> [PROBLEM DESCRIPTION]:
Give back only the lines from the one with "Observed here, out of" through the last line of the data, exactly as they appear.

□ □ □ □ □

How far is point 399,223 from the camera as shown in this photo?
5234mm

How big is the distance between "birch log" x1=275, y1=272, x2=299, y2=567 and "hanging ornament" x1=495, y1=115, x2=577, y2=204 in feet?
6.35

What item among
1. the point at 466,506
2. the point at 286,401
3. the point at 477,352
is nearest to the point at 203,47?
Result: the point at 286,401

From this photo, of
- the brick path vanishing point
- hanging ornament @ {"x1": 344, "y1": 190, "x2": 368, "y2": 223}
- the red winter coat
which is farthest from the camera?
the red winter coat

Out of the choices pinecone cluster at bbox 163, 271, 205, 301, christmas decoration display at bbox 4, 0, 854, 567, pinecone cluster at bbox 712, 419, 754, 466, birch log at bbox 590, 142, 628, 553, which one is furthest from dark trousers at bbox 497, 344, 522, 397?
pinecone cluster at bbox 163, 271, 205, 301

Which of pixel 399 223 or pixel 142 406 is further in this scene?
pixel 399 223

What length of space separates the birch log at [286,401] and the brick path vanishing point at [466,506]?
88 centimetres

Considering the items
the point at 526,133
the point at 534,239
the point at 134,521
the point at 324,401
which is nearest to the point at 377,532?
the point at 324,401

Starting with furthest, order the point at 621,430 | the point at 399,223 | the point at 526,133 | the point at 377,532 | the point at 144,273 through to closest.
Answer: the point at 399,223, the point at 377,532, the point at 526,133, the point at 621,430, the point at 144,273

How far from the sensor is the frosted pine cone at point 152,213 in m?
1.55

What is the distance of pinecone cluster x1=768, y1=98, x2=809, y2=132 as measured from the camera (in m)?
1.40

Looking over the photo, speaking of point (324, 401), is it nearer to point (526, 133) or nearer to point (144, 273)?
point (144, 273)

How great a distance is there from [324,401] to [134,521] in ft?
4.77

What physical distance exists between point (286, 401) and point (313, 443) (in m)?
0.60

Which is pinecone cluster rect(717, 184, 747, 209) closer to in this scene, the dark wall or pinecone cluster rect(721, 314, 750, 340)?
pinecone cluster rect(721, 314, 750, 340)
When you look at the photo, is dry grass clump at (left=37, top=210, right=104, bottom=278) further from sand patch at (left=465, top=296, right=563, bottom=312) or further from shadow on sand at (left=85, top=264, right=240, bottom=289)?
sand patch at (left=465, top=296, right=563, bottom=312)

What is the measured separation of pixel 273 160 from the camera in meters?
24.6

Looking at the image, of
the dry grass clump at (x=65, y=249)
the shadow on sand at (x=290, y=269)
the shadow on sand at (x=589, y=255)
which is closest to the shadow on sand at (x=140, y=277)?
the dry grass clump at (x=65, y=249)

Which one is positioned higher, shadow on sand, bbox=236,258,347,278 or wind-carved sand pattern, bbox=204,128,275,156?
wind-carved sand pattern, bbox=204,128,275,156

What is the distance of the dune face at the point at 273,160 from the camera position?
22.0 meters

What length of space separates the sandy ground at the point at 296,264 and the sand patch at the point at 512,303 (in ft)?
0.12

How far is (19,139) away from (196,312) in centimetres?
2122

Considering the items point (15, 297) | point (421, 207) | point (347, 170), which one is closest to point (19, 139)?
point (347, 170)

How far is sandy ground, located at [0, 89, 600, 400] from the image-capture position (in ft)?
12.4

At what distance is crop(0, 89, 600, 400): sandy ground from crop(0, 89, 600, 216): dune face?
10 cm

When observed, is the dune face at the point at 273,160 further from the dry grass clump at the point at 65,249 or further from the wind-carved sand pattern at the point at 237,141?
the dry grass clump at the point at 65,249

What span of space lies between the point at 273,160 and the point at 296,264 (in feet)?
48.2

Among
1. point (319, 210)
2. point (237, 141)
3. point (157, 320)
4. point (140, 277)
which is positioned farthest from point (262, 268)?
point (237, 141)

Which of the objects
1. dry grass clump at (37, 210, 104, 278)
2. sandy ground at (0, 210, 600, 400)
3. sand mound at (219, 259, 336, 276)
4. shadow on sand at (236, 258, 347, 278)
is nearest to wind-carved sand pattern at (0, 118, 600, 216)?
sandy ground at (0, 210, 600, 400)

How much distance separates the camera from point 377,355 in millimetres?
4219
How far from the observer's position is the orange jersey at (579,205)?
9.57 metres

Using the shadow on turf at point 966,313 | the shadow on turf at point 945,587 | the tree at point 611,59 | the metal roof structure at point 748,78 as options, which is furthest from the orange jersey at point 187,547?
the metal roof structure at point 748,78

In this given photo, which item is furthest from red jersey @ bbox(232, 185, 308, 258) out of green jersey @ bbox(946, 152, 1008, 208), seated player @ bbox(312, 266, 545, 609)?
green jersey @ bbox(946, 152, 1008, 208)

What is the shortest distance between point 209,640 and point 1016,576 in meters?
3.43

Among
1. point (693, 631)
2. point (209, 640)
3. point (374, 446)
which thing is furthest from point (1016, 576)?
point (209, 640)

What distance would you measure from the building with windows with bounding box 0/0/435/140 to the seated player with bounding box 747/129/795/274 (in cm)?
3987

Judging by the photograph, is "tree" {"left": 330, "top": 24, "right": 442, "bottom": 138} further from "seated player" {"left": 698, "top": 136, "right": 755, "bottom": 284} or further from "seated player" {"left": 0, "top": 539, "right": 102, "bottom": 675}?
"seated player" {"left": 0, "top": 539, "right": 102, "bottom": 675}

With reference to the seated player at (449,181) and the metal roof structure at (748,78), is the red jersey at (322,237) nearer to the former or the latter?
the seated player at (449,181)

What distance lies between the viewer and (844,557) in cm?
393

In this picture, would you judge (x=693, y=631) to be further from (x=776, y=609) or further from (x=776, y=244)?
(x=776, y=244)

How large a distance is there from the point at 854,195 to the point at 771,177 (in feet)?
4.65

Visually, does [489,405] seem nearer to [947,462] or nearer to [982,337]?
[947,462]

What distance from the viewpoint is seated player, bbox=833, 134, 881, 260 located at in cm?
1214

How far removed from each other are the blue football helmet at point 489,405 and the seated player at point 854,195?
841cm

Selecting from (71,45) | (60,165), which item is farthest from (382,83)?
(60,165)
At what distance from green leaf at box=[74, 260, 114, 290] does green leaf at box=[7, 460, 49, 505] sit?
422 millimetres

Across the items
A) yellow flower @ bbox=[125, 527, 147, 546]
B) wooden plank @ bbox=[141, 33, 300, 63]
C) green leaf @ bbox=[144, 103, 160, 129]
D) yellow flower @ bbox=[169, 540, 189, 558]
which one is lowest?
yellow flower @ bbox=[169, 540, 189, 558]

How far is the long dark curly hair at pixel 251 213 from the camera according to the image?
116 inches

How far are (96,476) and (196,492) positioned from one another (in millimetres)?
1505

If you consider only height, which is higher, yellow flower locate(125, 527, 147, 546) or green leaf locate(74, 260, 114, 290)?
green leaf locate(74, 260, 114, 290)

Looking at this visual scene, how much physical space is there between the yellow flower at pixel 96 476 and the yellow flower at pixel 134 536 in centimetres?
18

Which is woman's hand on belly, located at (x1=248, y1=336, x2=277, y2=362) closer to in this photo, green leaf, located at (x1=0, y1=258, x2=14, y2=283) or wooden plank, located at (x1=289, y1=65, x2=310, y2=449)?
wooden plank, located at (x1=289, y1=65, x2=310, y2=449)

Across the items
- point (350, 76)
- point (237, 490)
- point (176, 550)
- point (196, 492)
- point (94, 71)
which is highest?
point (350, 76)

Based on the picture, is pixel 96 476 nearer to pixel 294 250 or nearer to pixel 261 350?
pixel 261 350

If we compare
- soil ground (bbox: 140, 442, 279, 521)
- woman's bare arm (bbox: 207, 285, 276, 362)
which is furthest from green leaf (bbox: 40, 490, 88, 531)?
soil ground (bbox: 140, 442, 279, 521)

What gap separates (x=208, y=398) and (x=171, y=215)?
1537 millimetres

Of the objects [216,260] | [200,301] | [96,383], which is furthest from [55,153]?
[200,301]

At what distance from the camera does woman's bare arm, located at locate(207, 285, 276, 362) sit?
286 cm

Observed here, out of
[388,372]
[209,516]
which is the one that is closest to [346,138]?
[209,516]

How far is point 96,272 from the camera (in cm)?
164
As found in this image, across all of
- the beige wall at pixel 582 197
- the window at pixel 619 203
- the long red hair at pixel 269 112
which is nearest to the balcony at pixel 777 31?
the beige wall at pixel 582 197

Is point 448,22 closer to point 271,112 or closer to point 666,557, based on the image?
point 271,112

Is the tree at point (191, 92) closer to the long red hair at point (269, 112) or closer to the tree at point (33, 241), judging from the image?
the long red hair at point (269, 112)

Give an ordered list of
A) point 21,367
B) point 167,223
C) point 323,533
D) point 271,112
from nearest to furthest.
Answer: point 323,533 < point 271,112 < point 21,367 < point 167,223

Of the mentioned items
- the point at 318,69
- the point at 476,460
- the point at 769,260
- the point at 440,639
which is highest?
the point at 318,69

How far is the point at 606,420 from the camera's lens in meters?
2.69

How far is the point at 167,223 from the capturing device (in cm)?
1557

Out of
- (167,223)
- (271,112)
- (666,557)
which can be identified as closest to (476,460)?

□ □ □ □ □

> [EXERCISE ANSWER]:
Observed here, out of
[388,372]
[209,516]
which is the one that is closest to [346,138]?
[209,516]

How far is point 96,272 from the camera (in cm)?
164
As found in this image, across all of
- the beige wall at pixel 582 197
- the window at pixel 619 203
- the long red hair at pixel 269 112
which is nearest to the balcony at pixel 777 31?
the beige wall at pixel 582 197

Is point 448,22 closer to point 271,112 or closer to point 666,557, based on the image?
point 271,112

Is the tree at point (191, 92) closer to the long red hair at point (269, 112) or closer to the tree at point (33, 241), judging from the image?
the long red hair at point (269, 112)

Give an ordered list of
A) point 21,367
B) point 167,223
C) point 323,533
D) point 271,112
from nearest to furthest.
Answer: point 323,533 < point 271,112 < point 21,367 < point 167,223

Of the mentioned items
- the point at 318,69
- the point at 476,460
- the point at 769,260
- the point at 440,639
which is highest?
the point at 318,69

How far is the point at 606,420 from the camera's lens in meters?
2.69

How far is the point at 167,223 from the capturing device (in cm)?
1557

Out of
- (167,223)
- (271,112)
- (666,557)
which can be identified as closest to (476,460)?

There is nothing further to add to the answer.